I was hoping there would be an easier way than using divmod, but this is the most DRY and reusable way I found to do it:
def seconds_to_units(seconds)
'%d days, %d hours, %d minutes, %d seconds' %
# the .reverse lets us put the larger units first for readability
[24,60,60].reverse.inject([seconds]) {|result, unitsize|
result[0,0] = result.shift.divmod(unitsize)
result
}
end
The method is easily adjusted by changing the format string and the first inline array (ie the [24,60,60]).
Enhanced version
class TieredUnitFormatter
# if you set this, '%d' must appear as many times as there are units
attr_accessor :format_string
def initialize(unit_names=%w(days hours minutes seconds), conversion_factors=[24, 60, 60])
#unit_names = unit_names
#factors = conversion_factors
#format_string = unit_names.map {|name| "%d #{name}" }.join(', ')
# the .reverse helps us iterate more effectively
#reversed_factors = #factors.reverse
end
# e.g. seconds
def format(smallest_unit_amount)
parts = split(smallest_unit_amount)
#format_string % parts
end
def split(smallest_unit_amount)
# go from smallest to largest unit
#reversed_factors.inject([smallest_unit_amount]) {|result, unitsize|
# Remove the most significant item (left side), convert it, then
# add the 2-element array to the left side of the result.
result[0,0] = result.shift.divmod(unitsize)
result
}
end
end
Examples:
fmt = TieredUnitFormatter.new
fmt.format(270921) # => "3 days, 3 hours, 15 minutes, 21 seconds"
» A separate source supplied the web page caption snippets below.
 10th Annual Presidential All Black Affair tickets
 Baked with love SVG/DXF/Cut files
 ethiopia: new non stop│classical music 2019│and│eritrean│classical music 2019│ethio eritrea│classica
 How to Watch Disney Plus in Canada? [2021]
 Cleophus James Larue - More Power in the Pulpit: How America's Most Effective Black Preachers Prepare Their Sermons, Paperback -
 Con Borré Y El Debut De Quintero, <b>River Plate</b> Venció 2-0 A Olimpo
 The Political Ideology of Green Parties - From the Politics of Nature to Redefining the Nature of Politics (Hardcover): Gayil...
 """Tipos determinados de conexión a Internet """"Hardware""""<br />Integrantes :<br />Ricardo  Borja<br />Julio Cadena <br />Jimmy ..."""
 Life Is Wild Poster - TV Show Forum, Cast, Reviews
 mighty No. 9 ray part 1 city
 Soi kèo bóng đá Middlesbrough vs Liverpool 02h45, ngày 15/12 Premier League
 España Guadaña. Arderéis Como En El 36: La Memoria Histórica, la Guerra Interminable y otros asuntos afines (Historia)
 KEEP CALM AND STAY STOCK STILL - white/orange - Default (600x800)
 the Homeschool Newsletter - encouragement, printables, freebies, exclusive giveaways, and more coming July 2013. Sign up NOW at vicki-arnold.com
fmt = TieredUnitFormatter.new(%w(minutes seconds), [60])
fmt.format(5454) # => "90 minutes, 54 seconds"
fmt.format_string = '%d:%d'
fmt.format(5454) # => "90:54"
Note that format_string won't let you change the order of the parts (it's always the most significant value to least). For finer grained control, you can use split and manipulate the values yourself.
Needed a break. Golfed this up:
s = 270921
dhms = [60,60,24].reduce([s]) { |m,o| m.unshift(m.shift.divmod(o)).flatten }
# => [3, 3, 15, 21]
Rails has an helper which converts distance of time in words.
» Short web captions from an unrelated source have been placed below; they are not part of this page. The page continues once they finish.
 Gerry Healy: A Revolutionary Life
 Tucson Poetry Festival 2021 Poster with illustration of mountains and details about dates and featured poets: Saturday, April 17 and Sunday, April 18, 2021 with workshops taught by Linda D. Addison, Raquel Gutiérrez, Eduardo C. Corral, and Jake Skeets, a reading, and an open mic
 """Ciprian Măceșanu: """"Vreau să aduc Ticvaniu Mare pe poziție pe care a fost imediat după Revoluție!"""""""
You can look its implementation: distance_of_time_in_words
If you're using Rails, there is an easy way if you don't need the precision:
time_ago_in_words 270921.seconds.from_now
# => 3 days
You can use the simplest method I found for this problem:
def formatted_duration total_seconds
hours = total_seconds / (60 * 60)
minutes = (total_seconds / 60) % 60
seconds = total_seconds % 60
"#{ hours } h #{ minutes } m #{ seconds } s"
end
You can always adjust returned value to your needs.
2.2.2 :062 > formatted_duration 3661
=> "1 h 1 m 1 s"
I modified the answer given by #Mike to add dynamic formatting based on the size of the result
def formatted_duration(total_seconds)
dhms = [60, 60, 24].reduce([total_seconds]) { |m,o| m.unshift(m.shift.divmod(o)).flatten }
return "%d days %d hours %d minutes %d seconds" % dhms unless dhms[0].zero?
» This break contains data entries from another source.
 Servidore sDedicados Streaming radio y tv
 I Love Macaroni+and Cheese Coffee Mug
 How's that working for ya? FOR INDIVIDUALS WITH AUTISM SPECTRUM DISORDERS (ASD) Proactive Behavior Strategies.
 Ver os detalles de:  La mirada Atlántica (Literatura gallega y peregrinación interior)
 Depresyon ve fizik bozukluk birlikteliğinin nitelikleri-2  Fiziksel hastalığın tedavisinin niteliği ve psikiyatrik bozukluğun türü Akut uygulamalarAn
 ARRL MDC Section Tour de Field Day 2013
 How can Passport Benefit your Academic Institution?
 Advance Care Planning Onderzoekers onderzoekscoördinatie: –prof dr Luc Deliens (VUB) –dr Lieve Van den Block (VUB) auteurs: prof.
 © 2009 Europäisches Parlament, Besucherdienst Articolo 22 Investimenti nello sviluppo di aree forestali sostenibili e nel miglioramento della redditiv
return "%d hours %d minutes %d seconds" % dhms[1..3] unless dhms[1].zero?
return "%d minutes %d seconds" % dhms[2..3] unless dhms[2].zero?
"%d seconds" % dhms[3]
end
I just start writing ruby. i guess this is only for 1.9.3
def dateBeautify(t)
cute_date=Array.new
tables=[ ["day", 24*60*60], ["hour", 60*60], ["minute", 60], ["sec", 1] ]
tables.each do |unit, value|
o = t.divmod(value)
p_unit = o[0] > 1 ? unit.pluralize : unit
cute_date.push("#{o[0]} #{unit}") unless o[0] == 0
t = o[1]
end
return cute_date.join(', ')
end
Number of days = 270921/86400 (Number of seconds in day) = 3 days this is the absolute number
seconds remaining (t) = 270921 - 3*86400 = 11721
3.to_s + Time.at(t).utc.strftime(":%H:%M:%S")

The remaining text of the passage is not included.